I remember having to solve the following problem:
Define \begin{equation} I_n=\int_0^{1}\frac{x^ndx}{\sqrt{x^3+1}} \end{equation}
Prove: \begin{equation} \left(2n-1\right)I_n+2\left(n-2\right)I_{n-3}=2\sqrt{2} \end{equation}
And I found the solution. But in doing so, when trying different things, I decided to expand the integral using parts to find that
$$ I_n=\int_0^{1}\frac{x^ndx}{\sqrt{x^3+1}}\approx \bigg[x^n\cdot\int\frac{dx_1}{\sqrt{x^3+1}}-nx^{n-1}\iint\frac{dx_1 dx_2}{\sqrt{x^3+1}}$$ $$ +n\left(n-1\right)x^{n-2}\iiint\frac{dx_1 dx_2 dx_3}{\sqrt{x^3+1}}-n\left(n-1\right)\left(n-2\right)x^{n-3}\iiiint\frac{dx_1 dx_2 dx_3 dx_4}{\sqrt{x^3+1}}$$ \begin{equation} +\: ...\: +\left(-1\right)^{n}n!\underbrace{\int ... \int}_{n+1}\frac{dx_1\: ...\: dx_{n+1}}{\sqrt{x^3+1}}\bigg]_0^{1} \end{equation}
or something of the sort.
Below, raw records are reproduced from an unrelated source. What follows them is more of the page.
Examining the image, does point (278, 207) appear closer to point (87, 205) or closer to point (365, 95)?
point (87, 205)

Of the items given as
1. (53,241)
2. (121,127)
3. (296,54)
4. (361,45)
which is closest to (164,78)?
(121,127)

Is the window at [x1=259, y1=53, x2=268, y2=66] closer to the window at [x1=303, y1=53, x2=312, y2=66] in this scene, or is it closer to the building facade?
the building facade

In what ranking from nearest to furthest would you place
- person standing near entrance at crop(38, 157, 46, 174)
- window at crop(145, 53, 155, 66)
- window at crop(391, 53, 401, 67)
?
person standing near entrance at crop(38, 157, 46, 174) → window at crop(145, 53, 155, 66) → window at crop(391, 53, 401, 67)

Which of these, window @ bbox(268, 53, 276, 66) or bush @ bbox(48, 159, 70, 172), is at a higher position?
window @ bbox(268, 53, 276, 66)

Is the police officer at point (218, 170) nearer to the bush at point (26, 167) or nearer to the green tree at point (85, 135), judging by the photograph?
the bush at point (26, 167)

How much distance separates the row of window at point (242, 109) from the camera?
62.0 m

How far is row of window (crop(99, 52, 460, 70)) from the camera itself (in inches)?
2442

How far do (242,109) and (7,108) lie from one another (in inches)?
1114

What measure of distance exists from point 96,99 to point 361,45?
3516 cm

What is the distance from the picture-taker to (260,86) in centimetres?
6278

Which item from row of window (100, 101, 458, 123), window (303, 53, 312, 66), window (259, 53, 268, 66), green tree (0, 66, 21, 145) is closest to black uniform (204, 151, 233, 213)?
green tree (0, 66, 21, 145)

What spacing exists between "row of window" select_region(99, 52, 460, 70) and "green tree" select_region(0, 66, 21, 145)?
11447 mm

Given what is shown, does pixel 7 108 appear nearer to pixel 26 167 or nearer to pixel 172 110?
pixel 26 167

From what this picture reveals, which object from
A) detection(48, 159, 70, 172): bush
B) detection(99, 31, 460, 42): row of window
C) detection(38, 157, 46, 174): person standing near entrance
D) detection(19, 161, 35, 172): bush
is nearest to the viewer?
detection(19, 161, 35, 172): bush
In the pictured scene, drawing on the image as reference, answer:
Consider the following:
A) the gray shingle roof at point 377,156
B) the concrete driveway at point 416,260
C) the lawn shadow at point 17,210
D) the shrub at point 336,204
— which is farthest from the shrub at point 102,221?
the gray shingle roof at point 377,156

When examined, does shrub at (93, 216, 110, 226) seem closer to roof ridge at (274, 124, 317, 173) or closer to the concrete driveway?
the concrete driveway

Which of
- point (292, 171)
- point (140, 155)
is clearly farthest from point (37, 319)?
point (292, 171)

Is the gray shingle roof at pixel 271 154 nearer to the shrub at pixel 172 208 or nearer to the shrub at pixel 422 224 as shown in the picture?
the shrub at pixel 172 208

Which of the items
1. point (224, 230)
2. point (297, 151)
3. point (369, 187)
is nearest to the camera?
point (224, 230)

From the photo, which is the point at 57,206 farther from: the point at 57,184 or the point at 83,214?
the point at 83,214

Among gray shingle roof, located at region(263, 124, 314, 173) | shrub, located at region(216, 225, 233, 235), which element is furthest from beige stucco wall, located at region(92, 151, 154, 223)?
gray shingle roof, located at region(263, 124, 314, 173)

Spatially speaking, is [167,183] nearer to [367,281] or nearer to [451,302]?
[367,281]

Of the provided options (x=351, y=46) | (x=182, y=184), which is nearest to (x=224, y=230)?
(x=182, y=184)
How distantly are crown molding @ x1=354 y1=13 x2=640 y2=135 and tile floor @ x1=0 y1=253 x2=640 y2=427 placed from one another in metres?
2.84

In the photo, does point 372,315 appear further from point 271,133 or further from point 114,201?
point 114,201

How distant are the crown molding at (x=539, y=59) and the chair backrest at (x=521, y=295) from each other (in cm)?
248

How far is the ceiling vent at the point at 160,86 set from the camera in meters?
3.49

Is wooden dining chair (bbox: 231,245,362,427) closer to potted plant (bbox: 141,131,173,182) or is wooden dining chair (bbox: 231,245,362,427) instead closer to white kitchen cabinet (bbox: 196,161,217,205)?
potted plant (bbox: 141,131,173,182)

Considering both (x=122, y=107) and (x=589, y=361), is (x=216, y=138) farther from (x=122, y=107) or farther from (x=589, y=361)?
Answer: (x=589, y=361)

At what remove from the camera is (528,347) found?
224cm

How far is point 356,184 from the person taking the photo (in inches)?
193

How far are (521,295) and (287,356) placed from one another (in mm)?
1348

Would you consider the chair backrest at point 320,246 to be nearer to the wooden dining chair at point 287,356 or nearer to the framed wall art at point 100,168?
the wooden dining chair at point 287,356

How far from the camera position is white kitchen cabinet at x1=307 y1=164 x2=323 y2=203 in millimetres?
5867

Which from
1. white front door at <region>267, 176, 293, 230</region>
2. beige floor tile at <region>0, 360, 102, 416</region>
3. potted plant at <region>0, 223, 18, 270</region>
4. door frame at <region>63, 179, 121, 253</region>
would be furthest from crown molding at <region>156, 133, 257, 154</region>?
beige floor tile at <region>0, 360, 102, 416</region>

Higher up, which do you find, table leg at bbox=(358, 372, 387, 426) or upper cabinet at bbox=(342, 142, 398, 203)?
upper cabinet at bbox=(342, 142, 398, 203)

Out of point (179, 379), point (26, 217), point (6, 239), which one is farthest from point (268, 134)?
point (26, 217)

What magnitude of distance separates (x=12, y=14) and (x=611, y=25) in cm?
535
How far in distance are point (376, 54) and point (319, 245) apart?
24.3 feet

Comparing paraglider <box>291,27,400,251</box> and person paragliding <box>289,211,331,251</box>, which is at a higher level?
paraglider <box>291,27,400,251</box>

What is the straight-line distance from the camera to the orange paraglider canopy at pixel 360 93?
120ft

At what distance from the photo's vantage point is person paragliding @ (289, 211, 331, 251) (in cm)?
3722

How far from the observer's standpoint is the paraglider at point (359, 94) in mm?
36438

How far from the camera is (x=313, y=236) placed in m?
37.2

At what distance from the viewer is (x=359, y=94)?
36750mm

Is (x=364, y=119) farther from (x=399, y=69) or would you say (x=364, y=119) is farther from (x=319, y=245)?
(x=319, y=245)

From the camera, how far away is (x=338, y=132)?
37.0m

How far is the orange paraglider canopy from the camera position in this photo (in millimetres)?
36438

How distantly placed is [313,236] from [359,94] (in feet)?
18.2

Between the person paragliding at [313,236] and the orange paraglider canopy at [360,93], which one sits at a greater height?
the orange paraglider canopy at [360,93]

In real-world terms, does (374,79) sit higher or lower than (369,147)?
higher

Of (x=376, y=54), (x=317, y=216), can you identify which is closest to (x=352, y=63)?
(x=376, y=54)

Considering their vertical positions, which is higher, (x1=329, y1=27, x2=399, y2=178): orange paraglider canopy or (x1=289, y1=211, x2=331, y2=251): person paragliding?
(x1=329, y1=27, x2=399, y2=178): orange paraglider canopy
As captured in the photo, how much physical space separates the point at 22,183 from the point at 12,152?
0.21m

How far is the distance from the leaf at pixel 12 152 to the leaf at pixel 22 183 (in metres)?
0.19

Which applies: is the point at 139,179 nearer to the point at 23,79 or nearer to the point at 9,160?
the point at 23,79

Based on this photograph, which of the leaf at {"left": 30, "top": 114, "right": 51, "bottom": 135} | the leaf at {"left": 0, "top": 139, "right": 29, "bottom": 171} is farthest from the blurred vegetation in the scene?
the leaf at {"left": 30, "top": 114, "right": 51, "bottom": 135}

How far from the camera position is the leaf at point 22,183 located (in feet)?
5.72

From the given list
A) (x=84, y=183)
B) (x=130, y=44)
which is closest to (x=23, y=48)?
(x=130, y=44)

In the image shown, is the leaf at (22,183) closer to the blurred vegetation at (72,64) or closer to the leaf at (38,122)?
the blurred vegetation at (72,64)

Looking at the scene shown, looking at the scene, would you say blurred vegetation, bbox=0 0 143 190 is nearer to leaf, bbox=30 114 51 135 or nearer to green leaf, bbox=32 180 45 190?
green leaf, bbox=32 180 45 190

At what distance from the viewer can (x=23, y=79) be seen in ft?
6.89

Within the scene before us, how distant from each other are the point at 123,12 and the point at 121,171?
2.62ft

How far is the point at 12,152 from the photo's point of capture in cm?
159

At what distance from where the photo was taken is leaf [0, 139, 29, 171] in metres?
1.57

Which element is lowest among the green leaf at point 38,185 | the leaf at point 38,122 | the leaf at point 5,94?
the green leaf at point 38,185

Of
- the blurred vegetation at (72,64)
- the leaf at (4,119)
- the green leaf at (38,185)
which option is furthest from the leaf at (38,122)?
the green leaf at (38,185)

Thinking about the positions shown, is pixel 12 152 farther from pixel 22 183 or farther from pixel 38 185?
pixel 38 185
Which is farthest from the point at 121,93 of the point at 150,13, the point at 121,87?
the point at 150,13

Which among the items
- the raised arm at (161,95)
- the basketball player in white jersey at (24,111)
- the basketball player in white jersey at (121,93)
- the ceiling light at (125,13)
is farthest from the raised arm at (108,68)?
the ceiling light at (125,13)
So I became interested in elliptic integrals because I discovered that $\int\frac{dx}{\sqrt{x^3+1}}$ was not at all easy to solve, see here. But I wonder, what if I wanted to find the double, triple or quadruple integral of that thing as in my crude (and likely wrong) series above? Is it possible? So to sum up, is it possible to find
$$\iint\frac{dx_1 dx_2}{\sqrt{x^3+1}},\:\:\iiint\frac{dx_1 dx_2 dx_3}{\sqrt{x^3+1}}\:\:......$$
Also, a bit off topic, but are there any known methods for analyzing the integral series produced via integration by parts for those that don't repeat?